Untuk melakukan transfusi, harus didasari dengan jumlah kehilangan


perdarahan, kemampuan kompensasi pasien, dan ketersediaan darah. Jika pasien
sampai di IGD dengan derajat syok yang berat dan golongan darah spesifik tidak
tersedia, maka dapat diberikan tranfusi darah dengan golongan O. Golongan darah
spesifik biasanya dapat tersedia dalam waktu 10-15 menit (Kelley, 2005).

Evaluasi harus dilakukan untuk melihat perbaikan pasien syok hipovolemik.

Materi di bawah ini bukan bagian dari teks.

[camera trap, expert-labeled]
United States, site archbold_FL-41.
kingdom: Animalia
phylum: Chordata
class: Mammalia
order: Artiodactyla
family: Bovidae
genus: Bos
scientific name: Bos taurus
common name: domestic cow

Jumlah produksi urin merupakan indikator yang cukup sensitif dari perfusi ginjal
karena menandakan aliran darah ke ginjal yang adekuat. Jumlah produksi urin
yang normal sekitar 0,5 ml/kgBB/jam pada orang dewasa (American College
of Surgeons Committee on Trauma, 2008). Defisit basa juga dapat digunakan untuk
evaluasi resusitasi, prediksi morbiditas serta mortalitas pada pasien syok
hipovolemik (Privette dan Dicker, 2013).